(Recorded data)
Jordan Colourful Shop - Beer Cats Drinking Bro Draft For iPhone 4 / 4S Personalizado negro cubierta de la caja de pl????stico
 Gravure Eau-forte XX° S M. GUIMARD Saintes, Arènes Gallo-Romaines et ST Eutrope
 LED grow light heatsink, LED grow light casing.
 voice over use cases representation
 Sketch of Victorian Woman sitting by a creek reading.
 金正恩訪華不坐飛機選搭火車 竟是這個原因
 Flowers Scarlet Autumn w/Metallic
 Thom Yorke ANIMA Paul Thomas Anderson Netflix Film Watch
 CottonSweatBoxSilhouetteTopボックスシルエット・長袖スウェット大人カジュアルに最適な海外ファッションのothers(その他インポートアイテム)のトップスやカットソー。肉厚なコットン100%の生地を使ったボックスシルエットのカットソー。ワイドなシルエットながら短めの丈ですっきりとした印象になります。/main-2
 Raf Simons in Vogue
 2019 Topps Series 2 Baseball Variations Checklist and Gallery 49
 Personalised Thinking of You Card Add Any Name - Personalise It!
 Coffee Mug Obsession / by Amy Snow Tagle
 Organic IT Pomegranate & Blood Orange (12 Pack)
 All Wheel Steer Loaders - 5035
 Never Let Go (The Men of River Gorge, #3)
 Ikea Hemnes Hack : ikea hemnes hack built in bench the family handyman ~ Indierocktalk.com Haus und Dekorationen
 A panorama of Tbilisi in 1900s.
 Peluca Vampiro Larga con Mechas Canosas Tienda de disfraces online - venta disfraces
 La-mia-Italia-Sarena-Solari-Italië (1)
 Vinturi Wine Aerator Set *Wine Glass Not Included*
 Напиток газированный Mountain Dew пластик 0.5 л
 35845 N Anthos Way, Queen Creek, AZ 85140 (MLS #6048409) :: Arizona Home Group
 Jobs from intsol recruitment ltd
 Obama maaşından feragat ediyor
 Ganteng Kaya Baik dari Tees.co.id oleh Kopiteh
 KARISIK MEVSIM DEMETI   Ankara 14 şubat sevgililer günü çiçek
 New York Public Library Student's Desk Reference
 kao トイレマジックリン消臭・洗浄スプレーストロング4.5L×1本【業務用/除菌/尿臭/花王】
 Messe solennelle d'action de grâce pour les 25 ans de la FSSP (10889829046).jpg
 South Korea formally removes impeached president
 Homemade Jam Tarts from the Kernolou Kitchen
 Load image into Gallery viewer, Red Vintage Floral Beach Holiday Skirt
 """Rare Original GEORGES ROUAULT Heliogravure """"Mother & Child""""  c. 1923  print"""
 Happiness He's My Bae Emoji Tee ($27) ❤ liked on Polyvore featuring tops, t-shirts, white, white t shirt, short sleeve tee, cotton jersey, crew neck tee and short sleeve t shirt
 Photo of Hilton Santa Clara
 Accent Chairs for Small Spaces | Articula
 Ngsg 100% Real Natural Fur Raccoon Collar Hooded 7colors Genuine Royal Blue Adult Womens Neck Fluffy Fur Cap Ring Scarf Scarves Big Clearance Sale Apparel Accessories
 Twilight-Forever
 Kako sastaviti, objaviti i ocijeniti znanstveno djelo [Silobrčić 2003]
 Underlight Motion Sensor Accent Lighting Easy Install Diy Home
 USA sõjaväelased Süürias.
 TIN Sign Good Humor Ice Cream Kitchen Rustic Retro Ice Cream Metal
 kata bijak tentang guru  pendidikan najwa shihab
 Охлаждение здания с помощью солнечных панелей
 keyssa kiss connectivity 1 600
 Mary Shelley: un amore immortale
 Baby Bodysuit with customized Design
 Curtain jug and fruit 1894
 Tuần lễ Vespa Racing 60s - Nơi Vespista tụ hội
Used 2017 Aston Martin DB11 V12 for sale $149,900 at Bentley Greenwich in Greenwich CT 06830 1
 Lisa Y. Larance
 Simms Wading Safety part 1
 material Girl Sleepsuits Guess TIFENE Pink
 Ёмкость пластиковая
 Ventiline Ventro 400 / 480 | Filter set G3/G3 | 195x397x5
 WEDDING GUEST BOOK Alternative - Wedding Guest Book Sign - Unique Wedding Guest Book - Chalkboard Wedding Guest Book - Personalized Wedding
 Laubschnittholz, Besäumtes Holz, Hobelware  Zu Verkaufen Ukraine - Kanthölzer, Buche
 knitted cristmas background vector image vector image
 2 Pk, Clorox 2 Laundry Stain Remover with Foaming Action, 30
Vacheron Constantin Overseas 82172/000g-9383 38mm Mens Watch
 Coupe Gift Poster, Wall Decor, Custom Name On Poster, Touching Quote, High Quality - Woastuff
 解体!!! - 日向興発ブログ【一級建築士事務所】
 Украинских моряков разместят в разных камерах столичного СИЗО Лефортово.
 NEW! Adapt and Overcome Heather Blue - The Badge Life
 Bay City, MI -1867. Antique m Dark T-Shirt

■ WORK INSTRUCTION ■
Copy whichever lines of the records above contain the word "with".

■ EXPECTED OUTPUT ■
 Baby Bodysuit with customized Design
 2 Pk, Clorox 2 Laundry Stain Remover with Foaming Action, 30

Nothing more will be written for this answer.